How to Fertilise orange trees
Gardening experts, including myself, have mixed feelings about the type of fertiliser to use on orange trees and when to apply it. But we do agree that you can’t go wrong with a fertiliser made especially for citrus trees. I go into detail about what fertilisers to use in my What kind of fertiliser is best for orange trees? article.
Here are the times you may want to prune your orange tree:
- Remove suckers from below the graft
- Cut away dead or diseased branches
- Sculpt the tree to your desired shape
- Remove branches to increase air circulation
- Control the growth of the tree
For advice on when and how to prune your orange tree, please go to How to prune an orange tree.
You don’t need to worry about pollinating your orange tree as they are self-fertile. That is, each tree doesn’t need another tree in order to produce fruits. However, there aren’t any pollinating insects indoors in the wintertime.

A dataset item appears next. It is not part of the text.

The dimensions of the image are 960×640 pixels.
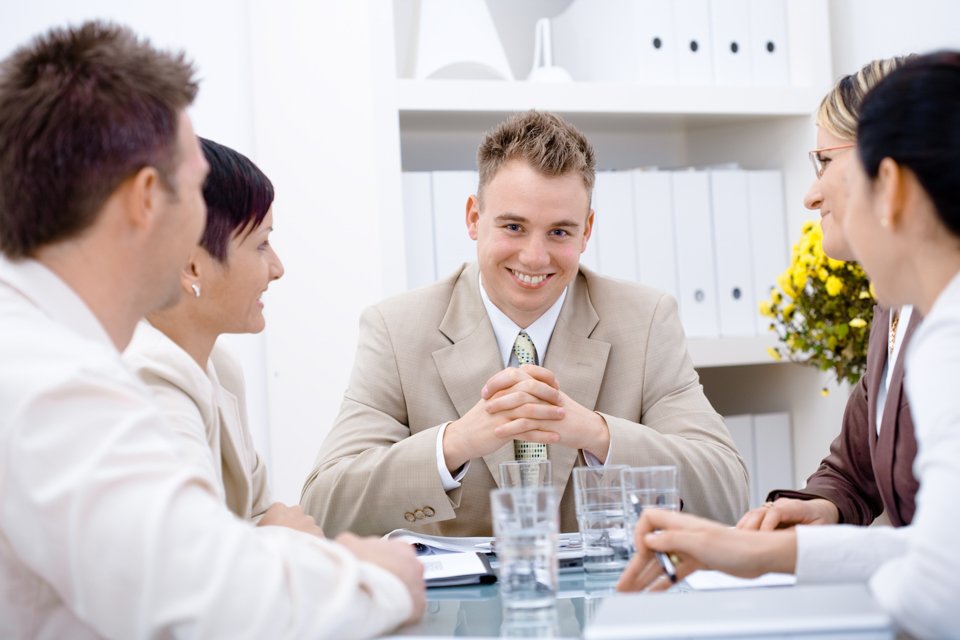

So to help things along, shake the branches of the tree to release the pollen. Or take a more hands-on approach and use a cotton bud or brush to remove the pollen from one flower and deposit it on another flower which us what I usually do to ensure good pollination.
Orange tree problems
Your orange tree is susceptible to the same pests and diseases as any other house plant or garden plant. I’ve written an extensive article on Orange tree pests and diseases that covers the major problems and tells you what to do about them. This includes yellowing or dropping of leaves and black leaves with fungus.
You need to be patient as it takes a few years for oranges to appear on your orange tree. And even then, your first few harvests may not have much fruit. The orange tree is focusing its energy on establishing strong roots and trunk to create a solid foundation for larger harvests later.
But once the oranges appear, wait until they’re a bright colour and firm with a slight give. When they really smell like oranges, they’re probably ready to eat. Just gently pull them from the stem or snip them with a pair of (sterilised) scissors.